Zitierter Text ::
Die Gleichnisse Jesu

 

       Jesus spricht: „Ich bin die Türe! Wenn jemand durch mich hineingeht, wird er selig werden.“ (Johannes 10,9)

       Ein Kirchenvater: „Die einzige Neuigkeit des Tages ist der Ewigkeitsanfang in Jesus Christus!“

 

       Im ersten Gebot heißt es, dass wir uns von Gott kein Bildnis machen sollen. Denn das klappt sowieso nicht. Wir würden uns ihn total falsch vorstellen. Das ist auch nicht nötig, denn Jesus zeigte uns, was es mit Gott auf sich hat; Johannes 12,45: „Wer mich sieht, der sieht den, der mich gesandt hat!“ Das genügt uns.

       Anders verhält es sich mit dem Reich Gottes, in das wir uns einbinden lassen dürfen. Dafür zeigt uns Jesus mit vielen Bildern und 41 Gleichnissen, wie wir am Reich Gottes und dem Erbe Jesu Anteil bekommen können.

 

Jesus vermittelt den Zugang zum Reich Gottes:

 

       Er gibt uns überraschende Einblicke in die Herrschaft Gottes. Er will uns in dieses Neue einbeziehen. Die 41 Gleichnisse sind ein Stück Urgestein der Überlieferung. Sie führen uns auf Schritt und Tritt in die Frohbotschaft Jesu hinein. Der Bildstoff ist dem palästinischen Leben entnommen.

       Er zeigt uns, worauf es in dieser Richtung ankommt. Er verwendet die Gleichnisse gezielt für seine Verkündigung. Er erzählt die Gleichnisse sehr volkstümlich, bildhaft und anschaulich. Die Natur und die Menschen bieten ihm eine Fülle von schlagkräftigem Vergleichsmaterial. Die Gleichnisse versuchen mit den uns bekannten Alltagserfahrungen eine Beziehung zum normalerweise uns unbekannten Reich Gottes zu knüpfen. Diese Neue Welt wird in unsere Alte Welt hinein gezeichnet. Durch sie macht Jesus einsichtig, was sonst nur schwer zu verstehen wäre. Mehrfach ruft Jesus zur Klugheit und Wachsamkeit, zur Barmherzigkeit und Besonnenheit auf. So sind die Gleichnisse Jesu ein ganz zentraler und wichtiger Teil der christlichen Überlieferung.

       Gott lässt nicht ab, uns in seine Nachfolge und sein Reich zu rufen. Oft kommt in den Gleichnissen die barmherzige Güte Gottes als ein überraschendes Handeln zur Sprache. Gleichzeitig weisen die Gleichnisse darauf hin, dass sich zukünftig die Gottesherrschaft vollenden wird. Die Geheimnisse der Gleichnisse sind letztlich Gottes eigene Geheimnisse. Die Gleichnisse drücken die große Zuversicht aus, dass die Gottesherrschaft im Kommen ist.

Quelldaten ::
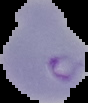
Segmented cell region on a black background. From a thin blood film. Malaria status: parasitized. Image is 88×103 pixels.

Aufgabe :: Führe den Text über die Gleichnisse Jesu im Anschluss an seinen letzten Satz weiter.

Ergebnis ::
       Dadurch öffnet uns Jesus die Türe zum Reich Gottes, - ja er selbst ist diese Türe. Jesus ruft uns zum Vertrauen auf Gott. Er stellt die zerstörte Gemeinschaft zwischen Gott und uns wieder her. Seine Botschaft ist vor allem die Verkündigung des anbrechenden Gottesreiches, das uns sehr nahe gekommen ist. Deshalb lädt er uns ein, sein Heilsangebot freudig anzunehmen und ihm nachzufolgen.

 

Es lohnt sich für uns, darauf einzugehen:

 

       Jesus betont, dass es sich lohnt, auf Gottes Heilshandeln einzugehen, es mit großer Freude entgegen zu nehmen und sich ihm mit der ganzen Existenz anzubefehlen. Er sagt: Gott selber freut sich, wenn wir uns ihm anvertrauen.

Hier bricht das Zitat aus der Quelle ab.